【とある日】
エース「誕生日プレゼント~?
毎年気を利かせなくて良いのによ~…。」
自室で誰かと電話をしているエース。
その眼前には、大きな箱が置かれていた。
エース「それに、今年はよ…トレーナーが祝ってくれるって言ったからよ
…えっ、去年までそんな事無かったんじゃ…って…まぁ、そうだけどよ。」
トレーナーが変わって、アタシの周り…景色…そして、アタシ自身変われた気がしていたのは確かだった。
エース「…声が嬉しそう?…ち、違っ…そんな事ねぇよ!」
…まぁ、事実…トレーナーから誕生日なら盛大に祝うよと言われた時は…
少し…恥ずかしくて嬉しい変な気持ちになったのは…秘密にしておこう。
エース「トレーナーによろしく伝えておいてくれって?
…分かったよ、そろそろ約束の時間だから、切るな?」
そう言って通話を終了するエース。
消灯した携帯の画面に映る自分の顔を見て、エースが頬を叩いた。
エース「…くそっ…意識しちまって…らしくねぇ…///」
さっきまでの会話が頭の中で何度も繰り返し再生される。
''楽しそうだ''とか''トレーナーの事すごく信頼してる''とか。
エース「…そんなんじゃねぇ…そんなんじゃ…///」
一度、冷静になろうと目を瞑り頭に浮かぶ雑念を拭き払おうとするエース。
しかし…逆効果だったようで…。
【────その夢を支えて叶えたい、キミと一緒に】
エース「…!!////」
思い返すは…トレーナーから言われた一言。
この一言があったから…あの時の眼差しがあったから…自分は今のチームに…今のトレーナーの元に居ると改めて思うと…顔から湯気が出そうだった。
エース「……くっ……そぉ~~…っ!!///」
悶々とするエース…だが、ここである1つの考えが浮かぶ。
エース「…って、何でアタシがこんなやきもきしなきゃいけないんだ…?
…そ、そうだよ!アタシの心を惑わすトレーナーがいけないんだ!そうだそうだ!///」
…と、自分の中で自己完結させ…部屋を後にするエース。
エース「会ってもいつも通りに!何なら文句の1つでも言ってやる!」
…謎の意気込みと共にトレーナーの元に向かうのであった。
──────────────────
「あ、来た来た…待ってたよ、エース」
エース「…おう。

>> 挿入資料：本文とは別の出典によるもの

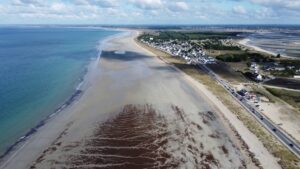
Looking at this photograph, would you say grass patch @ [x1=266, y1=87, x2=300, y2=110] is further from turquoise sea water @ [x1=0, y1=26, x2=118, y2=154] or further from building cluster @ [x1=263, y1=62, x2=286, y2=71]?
turquoise sea water @ [x1=0, y1=26, x2=118, y2=154]

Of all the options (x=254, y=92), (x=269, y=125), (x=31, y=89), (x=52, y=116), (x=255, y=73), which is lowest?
(x=269, y=125)

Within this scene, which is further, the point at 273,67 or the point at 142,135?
the point at 273,67

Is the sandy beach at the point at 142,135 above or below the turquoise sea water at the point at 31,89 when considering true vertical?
below

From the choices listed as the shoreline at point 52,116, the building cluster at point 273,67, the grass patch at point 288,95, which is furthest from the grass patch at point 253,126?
the shoreline at point 52,116


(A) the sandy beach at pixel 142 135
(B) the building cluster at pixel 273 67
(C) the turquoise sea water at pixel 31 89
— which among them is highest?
(B) the building cluster at pixel 273 67

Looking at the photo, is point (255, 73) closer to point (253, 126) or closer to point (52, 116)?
point (253, 126)

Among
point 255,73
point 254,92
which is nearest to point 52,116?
point 254,92

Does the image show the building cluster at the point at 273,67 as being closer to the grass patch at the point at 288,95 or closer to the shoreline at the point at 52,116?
the grass patch at the point at 288,95

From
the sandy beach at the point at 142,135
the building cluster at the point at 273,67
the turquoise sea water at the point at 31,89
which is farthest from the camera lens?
the building cluster at the point at 273,67

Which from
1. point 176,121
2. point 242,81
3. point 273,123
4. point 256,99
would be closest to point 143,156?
point 176,121
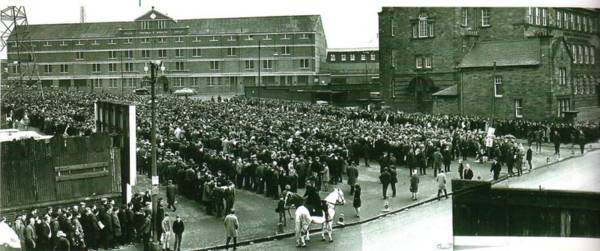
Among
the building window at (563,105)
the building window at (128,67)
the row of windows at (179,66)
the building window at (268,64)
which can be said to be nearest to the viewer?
the building window at (563,105)

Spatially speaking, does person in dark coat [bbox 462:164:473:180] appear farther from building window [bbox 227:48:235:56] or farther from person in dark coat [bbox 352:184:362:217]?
building window [bbox 227:48:235:56]

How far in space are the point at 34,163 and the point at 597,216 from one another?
13.0 m

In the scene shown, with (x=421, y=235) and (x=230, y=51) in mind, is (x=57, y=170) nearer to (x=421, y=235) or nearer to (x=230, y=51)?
(x=421, y=235)

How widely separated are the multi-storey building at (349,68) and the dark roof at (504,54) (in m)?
24.9

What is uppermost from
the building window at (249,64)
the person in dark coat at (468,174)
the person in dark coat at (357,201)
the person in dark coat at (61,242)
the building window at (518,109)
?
the building window at (249,64)

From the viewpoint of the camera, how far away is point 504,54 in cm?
3366

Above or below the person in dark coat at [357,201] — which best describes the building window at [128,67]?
above

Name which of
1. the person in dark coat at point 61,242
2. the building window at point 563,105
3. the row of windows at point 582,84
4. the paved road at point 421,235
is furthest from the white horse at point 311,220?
the building window at point 563,105

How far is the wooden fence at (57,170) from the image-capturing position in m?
14.9

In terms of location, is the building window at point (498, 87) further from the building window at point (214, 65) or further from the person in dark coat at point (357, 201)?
the building window at point (214, 65)

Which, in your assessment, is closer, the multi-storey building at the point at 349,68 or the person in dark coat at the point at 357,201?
the person in dark coat at the point at 357,201

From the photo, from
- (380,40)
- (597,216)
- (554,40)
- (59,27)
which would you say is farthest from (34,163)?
(380,40)

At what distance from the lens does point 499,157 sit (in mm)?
22062

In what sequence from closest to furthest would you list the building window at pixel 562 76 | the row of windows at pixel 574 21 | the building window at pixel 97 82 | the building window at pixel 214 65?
the row of windows at pixel 574 21, the building window at pixel 562 76, the building window at pixel 97 82, the building window at pixel 214 65
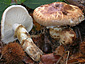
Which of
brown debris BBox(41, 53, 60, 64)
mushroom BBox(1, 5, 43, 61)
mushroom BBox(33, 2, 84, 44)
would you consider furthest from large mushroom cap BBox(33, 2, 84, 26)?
brown debris BBox(41, 53, 60, 64)

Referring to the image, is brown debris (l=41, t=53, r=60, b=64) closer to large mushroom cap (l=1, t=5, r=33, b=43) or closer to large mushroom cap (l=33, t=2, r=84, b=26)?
large mushroom cap (l=33, t=2, r=84, b=26)

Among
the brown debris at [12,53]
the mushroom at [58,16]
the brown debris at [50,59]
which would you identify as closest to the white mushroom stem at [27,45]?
the brown debris at [50,59]

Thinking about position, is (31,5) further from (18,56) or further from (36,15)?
(18,56)

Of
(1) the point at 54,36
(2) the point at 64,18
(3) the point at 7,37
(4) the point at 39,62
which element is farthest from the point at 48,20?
(3) the point at 7,37

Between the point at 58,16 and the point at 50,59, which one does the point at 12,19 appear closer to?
the point at 58,16

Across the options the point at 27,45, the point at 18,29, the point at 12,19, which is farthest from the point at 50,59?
the point at 12,19
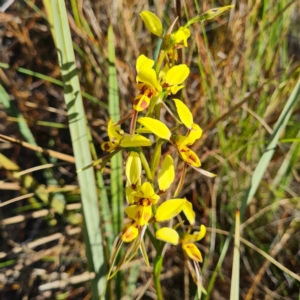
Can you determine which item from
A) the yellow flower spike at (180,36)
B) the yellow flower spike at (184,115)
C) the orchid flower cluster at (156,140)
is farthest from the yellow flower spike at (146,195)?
the yellow flower spike at (180,36)

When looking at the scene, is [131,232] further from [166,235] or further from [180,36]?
[180,36]

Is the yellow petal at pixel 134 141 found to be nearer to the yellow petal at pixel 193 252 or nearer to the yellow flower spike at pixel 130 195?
the yellow flower spike at pixel 130 195

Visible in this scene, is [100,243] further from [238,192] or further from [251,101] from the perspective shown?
[251,101]

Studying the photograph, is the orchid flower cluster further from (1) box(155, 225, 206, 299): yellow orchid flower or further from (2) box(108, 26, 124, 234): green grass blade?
(2) box(108, 26, 124, 234): green grass blade

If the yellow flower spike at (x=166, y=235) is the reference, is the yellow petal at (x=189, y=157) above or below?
above

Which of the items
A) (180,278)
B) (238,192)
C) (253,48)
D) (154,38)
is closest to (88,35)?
(154,38)

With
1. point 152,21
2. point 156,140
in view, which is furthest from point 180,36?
point 156,140
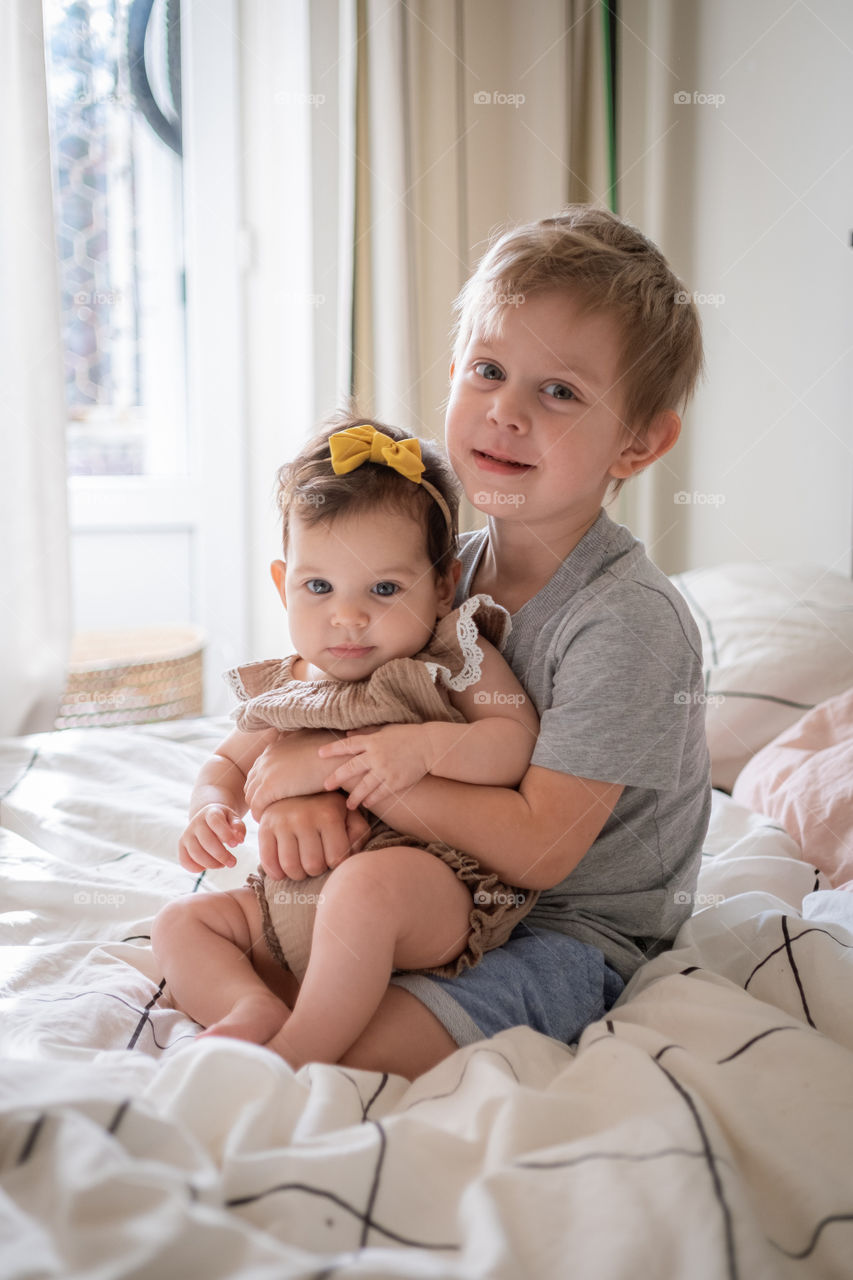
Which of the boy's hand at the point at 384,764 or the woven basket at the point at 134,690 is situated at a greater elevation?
the boy's hand at the point at 384,764

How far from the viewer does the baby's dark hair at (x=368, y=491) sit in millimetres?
1001

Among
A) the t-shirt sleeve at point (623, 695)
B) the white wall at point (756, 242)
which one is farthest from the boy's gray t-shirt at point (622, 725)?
the white wall at point (756, 242)

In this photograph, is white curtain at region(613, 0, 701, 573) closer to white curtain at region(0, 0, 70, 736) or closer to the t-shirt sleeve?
white curtain at region(0, 0, 70, 736)

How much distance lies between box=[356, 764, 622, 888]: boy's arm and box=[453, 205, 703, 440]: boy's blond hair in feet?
1.28

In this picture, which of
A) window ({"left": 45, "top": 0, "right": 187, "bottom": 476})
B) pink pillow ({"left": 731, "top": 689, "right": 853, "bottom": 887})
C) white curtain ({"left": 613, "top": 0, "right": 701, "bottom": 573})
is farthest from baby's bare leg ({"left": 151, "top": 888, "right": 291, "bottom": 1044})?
window ({"left": 45, "top": 0, "right": 187, "bottom": 476})

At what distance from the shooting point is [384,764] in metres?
0.93

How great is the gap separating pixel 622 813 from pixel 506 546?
31 centimetres

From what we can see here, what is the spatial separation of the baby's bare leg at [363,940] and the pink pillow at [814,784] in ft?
1.98

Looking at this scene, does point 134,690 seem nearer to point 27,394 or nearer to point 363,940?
point 27,394

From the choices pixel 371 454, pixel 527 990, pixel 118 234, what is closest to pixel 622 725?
pixel 527 990

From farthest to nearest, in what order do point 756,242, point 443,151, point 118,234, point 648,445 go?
point 118,234 → point 443,151 → point 756,242 → point 648,445

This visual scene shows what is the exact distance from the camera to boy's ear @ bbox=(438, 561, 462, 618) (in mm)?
1090

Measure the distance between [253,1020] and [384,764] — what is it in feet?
0.79

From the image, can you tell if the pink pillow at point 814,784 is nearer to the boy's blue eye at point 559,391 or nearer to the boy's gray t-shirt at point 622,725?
the boy's gray t-shirt at point 622,725
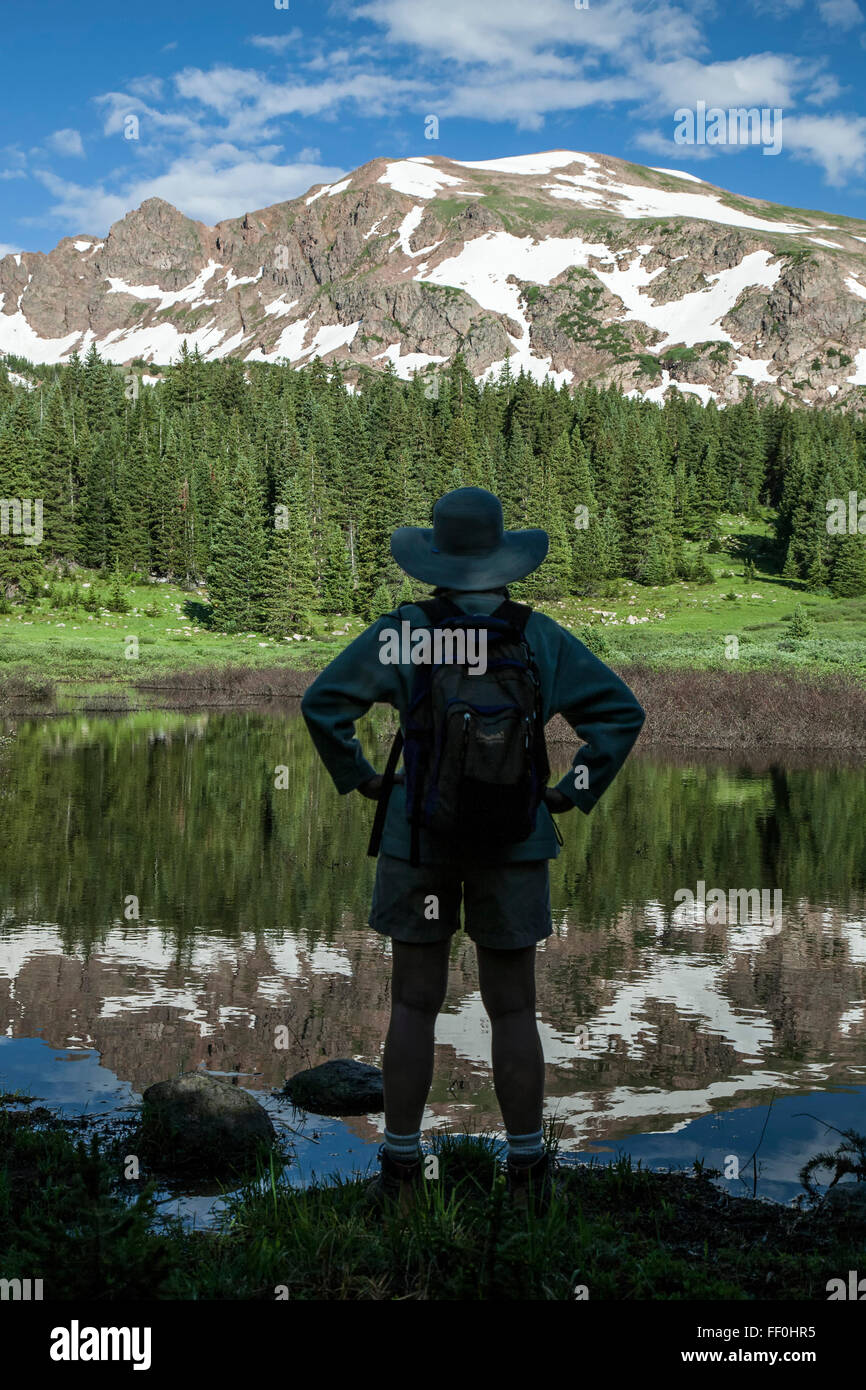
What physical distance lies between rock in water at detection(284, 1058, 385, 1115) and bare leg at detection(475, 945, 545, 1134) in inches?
72.1

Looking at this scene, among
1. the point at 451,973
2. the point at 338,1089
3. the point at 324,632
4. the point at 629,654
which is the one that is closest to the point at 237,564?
the point at 324,632

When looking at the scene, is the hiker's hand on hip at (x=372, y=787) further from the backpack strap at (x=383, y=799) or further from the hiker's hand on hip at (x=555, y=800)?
the hiker's hand on hip at (x=555, y=800)

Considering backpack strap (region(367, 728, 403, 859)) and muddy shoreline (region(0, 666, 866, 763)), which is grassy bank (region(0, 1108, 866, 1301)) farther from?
muddy shoreline (region(0, 666, 866, 763))

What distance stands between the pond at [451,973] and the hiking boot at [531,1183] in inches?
44.1

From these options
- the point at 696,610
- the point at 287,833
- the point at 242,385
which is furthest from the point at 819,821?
the point at 242,385

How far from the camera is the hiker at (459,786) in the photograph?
12.5 ft

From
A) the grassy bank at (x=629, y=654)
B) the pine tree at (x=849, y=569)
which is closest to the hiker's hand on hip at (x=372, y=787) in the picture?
the grassy bank at (x=629, y=654)

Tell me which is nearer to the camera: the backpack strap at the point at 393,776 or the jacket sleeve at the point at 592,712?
the backpack strap at the point at 393,776

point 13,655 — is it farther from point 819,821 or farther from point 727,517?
point 727,517

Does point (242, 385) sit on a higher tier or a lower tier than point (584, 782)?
higher

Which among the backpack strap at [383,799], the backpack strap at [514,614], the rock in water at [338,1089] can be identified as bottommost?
the rock in water at [338,1089]

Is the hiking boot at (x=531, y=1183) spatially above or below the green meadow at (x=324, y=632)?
below

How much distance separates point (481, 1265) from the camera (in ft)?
10.9
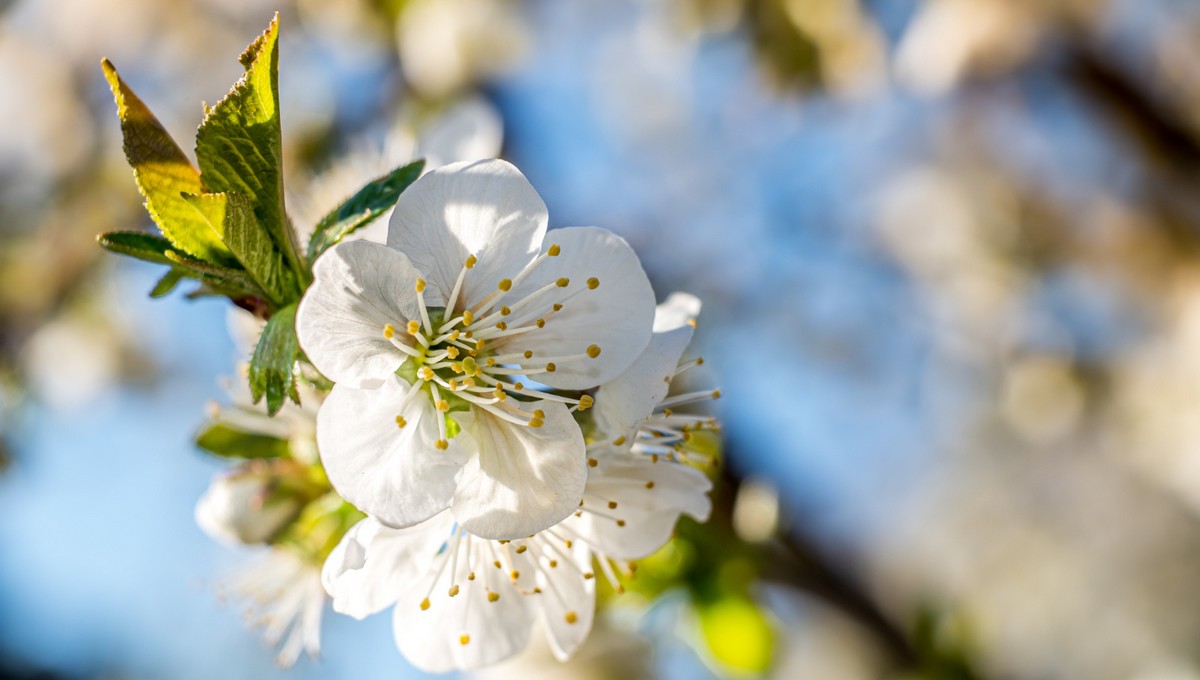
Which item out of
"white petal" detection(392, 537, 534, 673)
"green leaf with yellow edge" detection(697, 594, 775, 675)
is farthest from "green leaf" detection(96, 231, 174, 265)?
"green leaf with yellow edge" detection(697, 594, 775, 675)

」
腕を組み、真剣にこちらを見るエース。
その様子を見て…こちらも返答に困ってしまった。
「…何か怒ってる?」
エース「…なっ…い、いつも通りだ!」
エースにしては珍しくがなり立てるように怒っていた。
「…な、ならいいけど…。」
エース「…そ、それでよ…どこに連れて行ってくれるんだよ…?」
「あは、気になる?」
エース「…す、少し…な!」
「遠出しようとも思ってたんだけど…エース、電車の乗り換えとか苦手だろ?
だから近場で満足できるスポット何個か選んだんだけど…。」
エース「…あっ…(トレーナー…覚えていてくれたのか…)」
「あ、で、でも!ここ行きたいとかあれば遠慮なく言ってくれて良いからな!」
エース「……ぷっ…はははっ!!」
突然笑い始めたエースを見て、さらに慌てるトレーナー。
「ええっ!?…ど、どうしたの…!」
エース「わ、悪ぃ悪ぃ…何だか必死な姿がおかしくってよ…。」
笑いすぎたのか、涙を拭うエース。
エース「(…まっ、アタシもなんだかんだ言って…トレーナーの隣に居るのが安心するって事だよな…)…ありがとよ、トレーナー。」
「え?」
エース「何でもねぇ、ほら、行こうぜ?」
「ちょっ、引っ張らないで~!」
エース「ははっ、エースについてきな!」
軽い足取りでトレセン学園に背を向け走り始める2人だった…。